O ano, 1974.
Sempre, todas as noites, eu ficava em frente à janela ampla da sala do sobradinho na Rua das Palmas, esperando meu pai chegar.
Meu pai era a pessoa mais importante da minha vida.
Seria uma noite diferente aquela, meu pai viria guiando seu primeiro carro zero quilômetro após dois Fuscas de segunda mão: o lindo Corcel LDO cor de vinho, placas DT-8534.
Duas portas, pneus faixa branca.
No documento, a cor apontada era vermelho jambo, nome pomposo para o vinho.
Eu sempre abria o portão da garagem pra ele, após dois toques que ele dava na buzina, daquela vez com um timbre diferente.
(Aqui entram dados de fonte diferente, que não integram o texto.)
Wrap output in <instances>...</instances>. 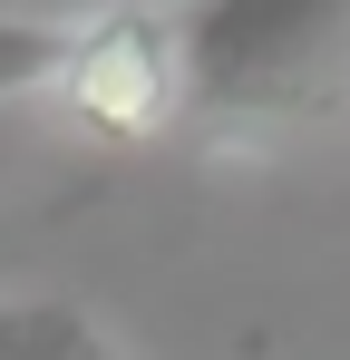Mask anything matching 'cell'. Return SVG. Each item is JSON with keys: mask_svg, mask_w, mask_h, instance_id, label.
<instances>
[{"mask_svg": "<svg viewBox=\"0 0 350 360\" xmlns=\"http://www.w3.org/2000/svg\"><path fill=\"white\" fill-rule=\"evenodd\" d=\"M350 98V0H185L175 117L205 136H292Z\"/></svg>", "mask_w": 350, "mask_h": 360, "instance_id": "1", "label": "cell"}, {"mask_svg": "<svg viewBox=\"0 0 350 360\" xmlns=\"http://www.w3.org/2000/svg\"><path fill=\"white\" fill-rule=\"evenodd\" d=\"M58 108L78 127H98V136H156V127H175V20L166 10L78 20Z\"/></svg>", "mask_w": 350, "mask_h": 360, "instance_id": "2", "label": "cell"}, {"mask_svg": "<svg viewBox=\"0 0 350 360\" xmlns=\"http://www.w3.org/2000/svg\"><path fill=\"white\" fill-rule=\"evenodd\" d=\"M0 360H117L78 302H0Z\"/></svg>", "mask_w": 350, "mask_h": 360, "instance_id": "3", "label": "cell"}, {"mask_svg": "<svg viewBox=\"0 0 350 360\" xmlns=\"http://www.w3.org/2000/svg\"><path fill=\"white\" fill-rule=\"evenodd\" d=\"M78 20H0V98H58Z\"/></svg>", "mask_w": 350, "mask_h": 360, "instance_id": "4", "label": "cell"}]
</instances>
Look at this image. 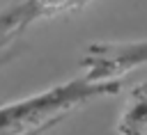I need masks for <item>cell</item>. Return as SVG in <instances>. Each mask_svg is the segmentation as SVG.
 Instances as JSON below:
<instances>
[{
    "mask_svg": "<svg viewBox=\"0 0 147 135\" xmlns=\"http://www.w3.org/2000/svg\"><path fill=\"white\" fill-rule=\"evenodd\" d=\"M119 89L122 80L96 82L85 76H78L32 96L11 103H0V135H39L51 126L60 124L78 108L96 98L115 96Z\"/></svg>",
    "mask_w": 147,
    "mask_h": 135,
    "instance_id": "obj_1",
    "label": "cell"
},
{
    "mask_svg": "<svg viewBox=\"0 0 147 135\" xmlns=\"http://www.w3.org/2000/svg\"><path fill=\"white\" fill-rule=\"evenodd\" d=\"M147 64V39L138 41H94L80 59L83 76L96 82L122 80L133 69Z\"/></svg>",
    "mask_w": 147,
    "mask_h": 135,
    "instance_id": "obj_2",
    "label": "cell"
},
{
    "mask_svg": "<svg viewBox=\"0 0 147 135\" xmlns=\"http://www.w3.org/2000/svg\"><path fill=\"white\" fill-rule=\"evenodd\" d=\"M117 135H147V80L129 92L117 121Z\"/></svg>",
    "mask_w": 147,
    "mask_h": 135,
    "instance_id": "obj_3",
    "label": "cell"
},
{
    "mask_svg": "<svg viewBox=\"0 0 147 135\" xmlns=\"http://www.w3.org/2000/svg\"><path fill=\"white\" fill-rule=\"evenodd\" d=\"M14 39H16V34H2L0 37V69L21 55V48L14 46Z\"/></svg>",
    "mask_w": 147,
    "mask_h": 135,
    "instance_id": "obj_4",
    "label": "cell"
}]
</instances>
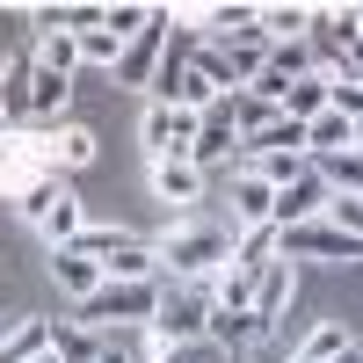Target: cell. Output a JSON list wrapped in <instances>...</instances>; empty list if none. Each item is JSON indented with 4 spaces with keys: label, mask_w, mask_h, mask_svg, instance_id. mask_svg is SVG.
I'll return each instance as SVG.
<instances>
[{
    "label": "cell",
    "mask_w": 363,
    "mask_h": 363,
    "mask_svg": "<svg viewBox=\"0 0 363 363\" xmlns=\"http://www.w3.org/2000/svg\"><path fill=\"white\" fill-rule=\"evenodd\" d=\"M153 255H160V269L174 284H203V277H218L233 262V225L203 218V211H182V218L153 240Z\"/></svg>",
    "instance_id": "1"
},
{
    "label": "cell",
    "mask_w": 363,
    "mask_h": 363,
    "mask_svg": "<svg viewBox=\"0 0 363 363\" xmlns=\"http://www.w3.org/2000/svg\"><path fill=\"white\" fill-rule=\"evenodd\" d=\"M153 335L167 342V349H189V342H203V327H211V277L203 284H160V313L145 320Z\"/></svg>",
    "instance_id": "2"
},
{
    "label": "cell",
    "mask_w": 363,
    "mask_h": 363,
    "mask_svg": "<svg viewBox=\"0 0 363 363\" xmlns=\"http://www.w3.org/2000/svg\"><path fill=\"white\" fill-rule=\"evenodd\" d=\"M160 284H109L102 277V291L80 306V327H95V335H102V327H145V320L160 313Z\"/></svg>",
    "instance_id": "3"
},
{
    "label": "cell",
    "mask_w": 363,
    "mask_h": 363,
    "mask_svg": "<svg viewBox=\"0 0 363 363\" xmlns=\"http://www.w3.org/2000/svg\"><path fill=\"white\" fill-rule=\"evenodd\" d=\"M196 131H203V116H196V109H174V102H145V116H138L145 160H189Z\"/></svg>",
    "instance_id": "4"
},
{
    "label": "cell",
    "mask_w": 363,
    "mask_h": 363,
    "mask_svg": "<svg viewBox=\"0 0 363 363\" xmlns=\"http://www.w3.org/2000/svg\"><path fill=\"white\" fill-rule=\"evenodd\" d=\"M284 240V262H363V240H349V233H335L327 218H313V225H284L277 233Z\"/></svg>",
    "instance_id": "5"
},
{
    "label": "cell",
    "mask_w": 363,
    "mask_h": 363,
    "mask_svg": "<svg viewBox=\"0 0 363 363\" xmlns=\"http://www.w3.org/2000/svg\"><path fill=\"white\" fill-rule=\"evenodd\" d=\"M160 51H167V8H153V22L124 44V58H116V87H153Z\"/></svg>",
    "instance_id": "6"
},
{
    "label": "cell",
    "mask_w": 363,
    "mask_h": 363,
    "mask_svg": "<svg viewBox=\"0 0 363 363\" xmlns=\"http://www.w3.org/2000/svg\"><path fill=\"white\" fill-rule=\"evenodd\" d=\"M327 196H335V189H327V182L306 167V174H298V182H284V189H277V203H269V225H313L320 218V211H327Z\"/></svg>",
    "instance_id": "7"
},
{
    "label": "cell",
    "mask_w": 363,
    "mask_h": 363,
    "mask_svg": "<svg viewBox=\"0 0 363 363\" xmlns=\"http://www.w3.org/2000/svg\"><path fill=\"white\" fill-rule=\"evenodd\" d=\"M203 189H211V174H203L196 160H153V196H160V203L196 211V203H203Z\"/></svg>",
    "instance_id": "8"
},
{
    "label": "cell",
    "mask_w": 363,
    "mask_h": 363,
    "mask_svg": "<svg viewBox=\"0 0 363 363\" xmlns=\"http://www.w3.org/2000/svg\"><path fill=\"white\" fill-rule=\"evenodd\" d=\"M102 277H109V284H160L167 269H160V255H153V240H131V233H124V240L109 247Z\"/></svg>",
    "instance_id": "9"
},
{
    "label": "cell",
    "mask_w": 363,
    "mask_h": 363,
    "mask_svg": "<svg viewBox=\"0 0 363 363\" xmlns=\"http://www.w3.org/2000/svg\"><path fill=\"white\" fill-rule=\"evenodd\" d=\"M269 335V327L255 320V313H218V306H211V327H203V342L211 349H218V356H233V363H247V349Z\"/></svg>",
    "instance_id": "10"
},
{
    "label": "cell",
    "mask_w": 363,
    "mask_h": 363,
    "mask_svg": "<svg viewBox=\"0 0 363 363\" xmlns=\"http://www.w3.org/2000/svg\"><path fill=\"white\" fill-rule=\"evenodd\" d=\"M37 233H44V247H51V255H58V247H73V240L87 233V203L73 196V182H66V189L51 196V211L37 218Z\"/></svg>",
    "instance_id": "11"
},
{
    "label": "cell",
    "mask_w": 363,
    "mask_h": 363,
    "mask_svg": "<svg viewBox=\"0 0 363 363\" xmlns=\"http://www.w3.org/2000/svg\"><path fill=\"white\" fill-rule=\"evenodd\" d=\"M291 291H298V262H284V255H277V262L255 277V320H262V327H277V313L291 306Z\"/></svg>",
    "instance_id": "12"
},
{
    "label": "cell",
    "mask_w": 363,
    "mask_h": 363,
    "mask_svg": "<svg viewBox=\"0 0 363 363\" xmlns=\"http://www.w3.org/2000/svg\"><path fill=\"white\" fill-rule=\"evenodd\" d=\"M269 203H277V189L255 174V167H240L233 174V233H247V225H269Z\"/></svg>",
    "instance_id": "13"
},
{
    "label": "cell",
    "mask_w": 363,
    "mask_h": 363,
    "mask_svg": "<svg viewBox=\"0 0 363 363\" xmlns=\"http://www.w3.org/2000/svg\"><path fill=\"white\" fill-rule=\"evenodd\" d=\"M277 247H284L277 225H247V233H233V262H225V269H240V277H262V269L277 262Z\"/></svg>",
    "instance_id": "14"
},
{
    "label": "cell",
    "mask_w": 363,
    "mask_h": 363,
    "mask_svg": "<svg viewBox=\"0 0 363 363\" xmlns=\"http://www.w3.org/2000/svg\"><path fill=\"white\" fill-rule=\"evenodd\" d=\"M66 102H73V80H66V73H44V66L29 73V116H37L44 131L66 116Z\"/></svg>",
    "instance_id": "15"
},
{
    "label": "cell",
    "mask_w": 363,
    "mask_h": 363,
    "mask_svg": "<svg viewBox=\"0 0 363 363\" xmlns=\"http://www.w3.org/2000/svg\"><path fill=\"white\" fill-rule=\"evenodd\" d=\"M51 349V320L44 313H29V320H15L8 335H0V363H37Z\"/></svg>",
    "instance_id": "16"
},
{
    "label": "cell",
    "mask_w": 363,
    "mask_h": 363,
    "mask_svg": "<svg viewBox=\"0 0 363 363\" xmlns=\"http://www.w3.org/2000/svg\"><path fill=\"white\" fill-rule=\"evenodd\" d=\"M51 153H58V174H80V167H95L102 138L87 131V124H58V131H51Z\"/></svg>",
    "instance_id": "17"
},
{
    "label": "cell",
    "mask_w": 363,
    "mask_h": 363,
    "mask_svg": "<svg viewBox=\"0 0 363 363\" xmlns=\"http://www.w3.org/2000/svg\"><path fill=\"white\" fill-rule=\"evenodd\" d=\"M51 284L73 298V306H87V298L102 291V262H80V255H51Z\"/></svg>",
    "instance_id": "18"
},
{
    "label": "cell",
    "mask_w": 363,
    "mask_h": 363,
    "mask_svg": "<svg viewBox=\"0 0 363 363\" xmlns=\"http://www.w3.org/2000/svg\"><path fill=\"white\" fill-rule=\"evenodd\" d=\"M109 342L95 335V327H80V320H51V356L58 363H95Z\"/></svg>",
    "instance_id": "19"
},
{
    "label": "cell",
    "mask_w": 363,
    "mask_h": 363,
    "mask_svg": "<svg viewBox=\"0 0 363 363\" xmlns=\"http://www.w3.org/2000/svg\"><path fill=\"white\" fill-rule=\"evenodd\" d=\"M313 174H320L335 196H363V153H349V145H342V153H320Z\"/></svg>",
    "instance_id": "20"
},
{
    "label": "cell",
    "mask_w": 363,
    "mask_h": 363,
    "mask_svg": "<svg viewBox=\"0 0 363 363\" xmlns=\"http://www.w3.org/2000/svg\"><path fill=\"white\" fill-rule=\"evenodd\" d=\"M327 80H335V73H306V80L284 87V116H291V124H313V116L327 109Z\"/></svg>",
    "instance_id": "21"
},
{
    "label": "cell",
    "mask_w": 363,
    "mask_h": 363,
    "mask_svg": "<svg viewBox=\"0 0 363 363\" xmlns=\"http://www.w3.org/2000/svg\"><path fill=\"white\" fill-rule=\"evenodd\" d=\"M342 349H349V327H342V320H320L313 335H306V342L291 349V363H335Z\"/></svg>",
    "instance_id": "22"
},
{
    "label": "cell",
    "mask_w": 363,
    "mask_h": 363,
    "mask_svg": "<svg viewBox=\"0 0 363 363\" xmlns=\"http://www.w3.org/2000/svg\"><path fill=\"white\" fill-rule=\"evenodd\" d=\"M124 29H109V8H102V29H87V37H80V66H109L116 73V58H124Z\"/></svg>",
    "instance_id": "23"
},
{
    "label": "cell",
    "mask_w": 363,
    "mask_h": 363,
    "mask_svg": "<svg viewBox=\"0 0 363 363\" xmlns=\"http://www.w3.org/2000/svg\"><path fill=\"white\" fill-rule=\"evenodd\" d=\"M247 167L269 182V189H284V182H298V174H306L313 160H306V153H262V160H247Z\"/></svg>",
    "instance_id": "24"
},
{
    "label": "cell",
    "mask_w": 363,
    "mask_h": 363,
    "mask_svg": "<svg viewBox=\"0 0 363 363\" xmlns=\"http://www.w3.org/2000/svg\"><path fill=\"white\" fill-rule=\"evenodd\" d=\"M277 102H262V95H233V124H240V138H247V131H262V124H277Z\"/></svg>",
    "instance_id": "25"
},
{
    "label": "cell",
    "mask_w": 363,
    "mask_h": 363,
    "mask_svg": "<svg viewBox=\"0 0 363 363\" xmlns=\"http://www.w3.org/2000/svg\"><path fill=\"white\" fill-rule=\"evenodd\" d=\"M335 233H349V240H363V196H327V211H320Z\"/></svg>",
    "instance_id": "26"
},
{
    "label": "cell",
    "mask_w": 363,
    "mask_h": 363,
    "mask_svg": "<svg viewBox=\"0 0 363 363\" xmlns=\"http://www.w3.org/2000/svg\"><path fill=\"white\" fill-rule=\"evenodd\" d=\"M116 349H124L131 363H160V356H167V342L153 335V327H131V335H124V342H116Z\"/></svg>",
    "instance_id": "27"
},
{
    "label": "cell",
    "mask_w": 363,
    "mask_h": 363,
    "mask_svg": "<svg viewBox=\"0 0 363 363\" xmlns=\"http://www.w3.org/2000/svg\"><path fill=\"white\" fill-rule=\"evenodd\" d=\"M58 189H66V174H51V182H37V189H29V196H22L15 211H22V218H29V225H37V218H44V211H51V196H58Z\"/></svg>",
    "instance_id": "28"
},
{
    "label": "cell",
    "mask_w": 363,
    "mask_h": 363,
    "mask_svg": "<svg viewBox=\"0 0 363 363\" xmlns=\"http://www.w3.org/2000/svg\"><path fill=\"white\" fill-rule=\"evenodd\" d=\"M95 363H131V356H124V349H116V342H109V349H102V356H95Z\"/></svg>",
    "instance_id": "29"
},
{
    "label": "cell",
    "mask_w": 363,
    "mask_h": 363,
    "mask_svg": "<svg viewBox=\"0 0 363 363\" xmlns=\"http://www.w3.org/2000/svg\"><path fill=\"white\" fill-rule=\"evenodd\" d=\"M335 363H363V349H356V342H349V349H342V356H335Z\"/></svg>",
    "instance_id": "30"
},
{
    "label": "cell",
    "mask_w": 363,
    "mask_h": 363,
    "mask_svg": "<svg viewBox=\"0 0 363 363\" xmlns=\"http://www.w3.org/2000/svg\"><path fill=\"white\" fill-rule=\"evenodd\" d=\"M160 363H182V349H167V356H160Z\"/></svg>",
    "instance_id": "31"
},
{
    "label": "cell",
    "mask_w": 363,
    "mask_h": 363,
    "mask_svg": "<svg viewBox=\"0 0 363 363\" xmlns=\"http://www.w3.org/2000/svg\"><path fill=\"white\" fill-rule=\"evenodd\" d=\"M0 131H15V124H8V109H0Z\"/></svg>",
    "instance_id": "32"
},
{
    "label": "cell",
    "mask_w": 363,
    "mask_h": 363,
    "mask_svg": "<svg viewBox=\"0 0 363 363\" xmlns=\"http://www.w3.org/2000/svg\"><path fill=\"white\" fill-rule=\"evenodd\" d=\"M37 363H58V356H51V349H44V356H37Z\"/></svg>",
    "instance_id": "33"
},
{
    "label": "cell",
    "mask_w": 363,
    "mask_h": 363,
    "mask_svg": "<svg viewBox=\"0 0 363 363\" xmlns=\"http://www.w3.org/2000/svg\"><path fill=\"white\" fill-rule=\"evenodd\" d=\"M356 80H363V73H356Z\"/></svg>",
    "instance_id": "34"
}]
</instances>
Lembro, como se fosse hoje, do ronronar daquele motor, um 1.4 fremindo de novo e muito mais encorpado que o do Fusca...
Ele ficou apertadinho na garagem do sobrado, e depois de um beijão no meu pai, fiquei por um tempão dentro do Corcel, encantado por cada detalhe.
Luz de cortesia na porta, luz dentro do porta-luvas, bancos cheirando a novinho e, na posição de motorista, fingindo estar dirigindo, trocando as marchas.
Meu pai foi tomar um banho e depois jantamos.
Em seguida, claro, eu, ele, minha mãe e meus dois irmãos fomos dar uma volta pela Vila Guilherme.
Eu sempre sentava atrás do meu pai, e o Corcel tinha uma coisa que eu adorei: janela a manivela que abria até embaixo.
Essa foi a primeira noite do primeiro Corcel que meu pai teve em nossa garagem.
Depois dele, um outro, também zero quilômetro, 1977.
A Ford caprichava nos nomes das cores, e aquele, outro LDO, era "areia casablanca", placas JJ-6127.
Os bancos, diferentes do primeiro (integralmente pretos), eram em dois tons, lindos, marrom e bege.
E foi nele que vivi uma das aventuras mais legais, ainda como passageiro do meu pai, a caminho de nosso primeiro apartamento na Praia Grande, lá no Edifício Araújo, na Praça das Cabeças.
Fomos à noite, saido da zona norte, passando pelo Pari, pegando a Paes de Barros, entrando no Ipiranga pela Silva Bueno até chegarmos à Anchieta.
Na Serra do Mar, uma neblina dos diabos.
E fui eu, com minha janelinha aberta, atrás do meu pai, quem "cantava" o caminho a seguir, olhando a faixa branca pintada no asfalto, enquanto meu pai tentava enxergar alguma coisa à frente, bem devagar.
Quando aquela agonia toda acabou, tive a certeza que meu pai era o melhor motorista do mundo, nos livrando de um imbróglio dos grandes e não foi o único, outras vezes na mesma Serra do Mar e outras tantas a caminho do clube, em Mairiporã.
A primeira vez que eu peguei uma neblina feia, dirigindo meu carro, fiquei bem assustado, confesso.
Eu achava que guiava muito melhor que o meu pai...
Mas, naquela noite, também na Serra do Mar, sem meu pai por perto, tudo o que eu queria mesmo era estar no banco de trás do seu Corcel.